## START

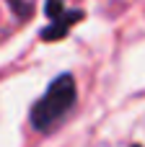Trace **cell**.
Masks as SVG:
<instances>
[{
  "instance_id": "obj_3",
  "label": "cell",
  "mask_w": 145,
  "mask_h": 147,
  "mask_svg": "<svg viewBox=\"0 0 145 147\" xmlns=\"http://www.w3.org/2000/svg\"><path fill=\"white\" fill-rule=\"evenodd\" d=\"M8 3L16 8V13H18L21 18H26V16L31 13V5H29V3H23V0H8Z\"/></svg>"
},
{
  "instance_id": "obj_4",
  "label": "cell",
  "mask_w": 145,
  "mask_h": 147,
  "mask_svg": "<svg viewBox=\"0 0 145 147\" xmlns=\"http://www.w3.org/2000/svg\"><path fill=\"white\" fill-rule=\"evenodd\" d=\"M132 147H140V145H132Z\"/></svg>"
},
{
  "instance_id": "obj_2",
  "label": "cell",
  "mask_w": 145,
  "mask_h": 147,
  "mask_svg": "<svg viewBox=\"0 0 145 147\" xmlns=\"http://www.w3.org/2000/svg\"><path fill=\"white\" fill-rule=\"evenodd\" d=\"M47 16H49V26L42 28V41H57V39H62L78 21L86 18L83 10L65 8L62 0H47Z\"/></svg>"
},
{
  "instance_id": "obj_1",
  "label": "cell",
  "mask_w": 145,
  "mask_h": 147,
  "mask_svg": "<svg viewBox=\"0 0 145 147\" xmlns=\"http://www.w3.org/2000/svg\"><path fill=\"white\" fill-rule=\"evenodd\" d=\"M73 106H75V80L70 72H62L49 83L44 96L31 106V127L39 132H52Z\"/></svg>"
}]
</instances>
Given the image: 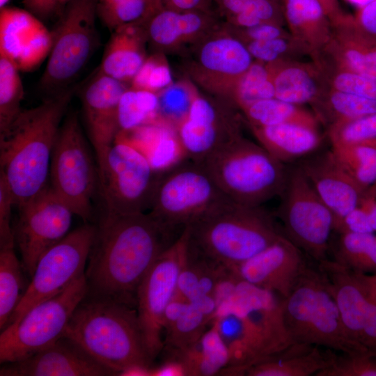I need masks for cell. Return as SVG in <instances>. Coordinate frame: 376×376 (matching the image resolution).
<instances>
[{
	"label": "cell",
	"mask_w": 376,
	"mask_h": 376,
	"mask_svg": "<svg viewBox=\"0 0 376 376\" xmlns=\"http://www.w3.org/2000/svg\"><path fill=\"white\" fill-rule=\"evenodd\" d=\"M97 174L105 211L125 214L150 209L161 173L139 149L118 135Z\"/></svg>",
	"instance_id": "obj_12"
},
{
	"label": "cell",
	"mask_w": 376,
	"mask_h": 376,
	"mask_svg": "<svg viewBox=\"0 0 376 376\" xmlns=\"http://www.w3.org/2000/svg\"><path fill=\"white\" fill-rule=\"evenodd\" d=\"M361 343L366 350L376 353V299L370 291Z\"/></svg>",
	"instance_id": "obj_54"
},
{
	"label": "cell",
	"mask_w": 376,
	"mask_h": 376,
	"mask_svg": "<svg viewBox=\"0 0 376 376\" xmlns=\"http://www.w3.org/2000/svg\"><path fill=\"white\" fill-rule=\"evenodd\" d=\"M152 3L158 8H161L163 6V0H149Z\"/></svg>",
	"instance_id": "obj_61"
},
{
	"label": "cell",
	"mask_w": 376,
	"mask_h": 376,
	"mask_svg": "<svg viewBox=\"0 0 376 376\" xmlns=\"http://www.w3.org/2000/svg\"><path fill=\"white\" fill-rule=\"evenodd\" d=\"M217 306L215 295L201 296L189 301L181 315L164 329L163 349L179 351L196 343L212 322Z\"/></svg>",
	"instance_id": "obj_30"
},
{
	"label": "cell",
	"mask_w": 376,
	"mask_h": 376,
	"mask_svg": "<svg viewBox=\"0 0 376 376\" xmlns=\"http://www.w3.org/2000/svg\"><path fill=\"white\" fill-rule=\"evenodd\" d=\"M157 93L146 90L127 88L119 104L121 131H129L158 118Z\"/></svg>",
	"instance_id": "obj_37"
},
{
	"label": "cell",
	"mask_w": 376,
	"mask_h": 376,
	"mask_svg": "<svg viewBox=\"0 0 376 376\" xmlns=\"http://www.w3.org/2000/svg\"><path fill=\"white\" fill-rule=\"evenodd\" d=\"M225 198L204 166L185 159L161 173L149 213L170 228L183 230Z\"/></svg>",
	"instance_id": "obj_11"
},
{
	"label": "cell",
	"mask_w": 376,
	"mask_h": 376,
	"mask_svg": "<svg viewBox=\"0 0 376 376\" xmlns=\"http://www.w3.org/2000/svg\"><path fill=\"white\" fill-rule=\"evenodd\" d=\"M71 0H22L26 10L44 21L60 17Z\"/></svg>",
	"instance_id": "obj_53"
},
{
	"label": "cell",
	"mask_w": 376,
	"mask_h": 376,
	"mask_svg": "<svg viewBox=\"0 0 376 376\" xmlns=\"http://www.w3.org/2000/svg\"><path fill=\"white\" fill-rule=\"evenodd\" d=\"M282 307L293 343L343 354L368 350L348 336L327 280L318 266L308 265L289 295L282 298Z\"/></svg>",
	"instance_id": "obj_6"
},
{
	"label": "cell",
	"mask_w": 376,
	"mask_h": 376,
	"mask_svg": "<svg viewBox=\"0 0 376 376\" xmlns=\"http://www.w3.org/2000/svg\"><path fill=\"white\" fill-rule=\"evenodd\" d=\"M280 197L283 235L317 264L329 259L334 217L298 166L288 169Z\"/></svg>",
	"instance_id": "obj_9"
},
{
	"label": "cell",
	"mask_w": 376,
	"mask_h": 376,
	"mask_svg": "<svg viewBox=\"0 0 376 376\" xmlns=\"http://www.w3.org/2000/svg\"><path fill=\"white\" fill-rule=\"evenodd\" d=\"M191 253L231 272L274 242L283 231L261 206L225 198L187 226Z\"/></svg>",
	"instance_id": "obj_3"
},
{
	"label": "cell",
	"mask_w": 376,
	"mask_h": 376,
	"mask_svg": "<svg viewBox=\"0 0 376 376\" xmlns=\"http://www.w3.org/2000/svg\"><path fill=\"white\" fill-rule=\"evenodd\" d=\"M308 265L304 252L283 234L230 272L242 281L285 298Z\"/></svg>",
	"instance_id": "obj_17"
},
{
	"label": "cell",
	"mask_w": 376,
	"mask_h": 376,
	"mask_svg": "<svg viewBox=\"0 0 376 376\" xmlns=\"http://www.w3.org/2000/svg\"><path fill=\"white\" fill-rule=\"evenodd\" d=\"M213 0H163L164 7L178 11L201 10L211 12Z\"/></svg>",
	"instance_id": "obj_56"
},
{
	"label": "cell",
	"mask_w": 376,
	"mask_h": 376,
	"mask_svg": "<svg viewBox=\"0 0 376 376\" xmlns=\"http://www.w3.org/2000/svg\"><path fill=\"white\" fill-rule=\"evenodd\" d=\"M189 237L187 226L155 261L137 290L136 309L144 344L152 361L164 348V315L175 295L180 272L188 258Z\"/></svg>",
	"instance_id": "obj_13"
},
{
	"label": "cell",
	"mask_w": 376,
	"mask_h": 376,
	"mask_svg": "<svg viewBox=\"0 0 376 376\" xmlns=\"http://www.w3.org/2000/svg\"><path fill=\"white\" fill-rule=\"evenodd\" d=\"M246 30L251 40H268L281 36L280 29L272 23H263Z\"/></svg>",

## END

_DESCRIPTION OF THE TASK:_ Reproduce the material verbatim from its first line through the line containing "</instances>", including that line, and omit the pictures.

_WRITTEN RESPONSE:_
Trace **cell**.
Masks as SVG:
<instances>
[{
  "instance_id": "obj_3",
  "label": "cell",
  "mask_w": 145,
  "mask_h": 147,
  "mask_svg": "<svg viewBox=\"0 0 145 147\" xmlns=\"http://www.w3.org/2000/svg\"><path fill=\"white\" fill-rule=\"evenodd\" d=\"M8 3L16 8V13H18L21 18H26V16L31 13V5H29V3H23V0H8Z\"/></svg>"
},
{
  "instance_id": "obj_4",
  "label": "cell",
  "mask_w": 145,
  "mask_h": 147,
  "mask_svg": "<svg viewBox=\"0 0 145 147\" xmlns=\"http://www.w3.org/2000/svg\"><path fill=\"white\" fill-rule=\"evenodd\" d=\"M132 147H140V145H132Z\"/></svg>"
},
{
  "instance_id": "obj_2",
  "label": "cell",
  "mask_w": 145,
  "mask_h": 147,
  "mask_svg": "<svg viewBox=\"0 0 145 147\" xmlns=\"http://www.w3.org/2000/svg\"><path fill=\"white\" fill-rule=\"evenodd\" d=\"M47 16H49V26L42 28V41H57V39H62L78 21L86 18L83 10L65 8L62 0H47Z\"/></svg>"
},
{
  "instance_id": "obj_1",
  "label": "cell",
  "mask_w": 145,
  "mask_h": 147,
  "mask_svg": "<svg viewBox=\"0 0 145 147\" xmlns=\"http://www.w3.org/2000/svg\"><path fill=\"white\" fill-rule=\"evenodd\" d=\"M73 106H75V80L70 72H62L49 83L44 96L31 106V127L39 132H52Z\"/></svg>"
}]
</instances>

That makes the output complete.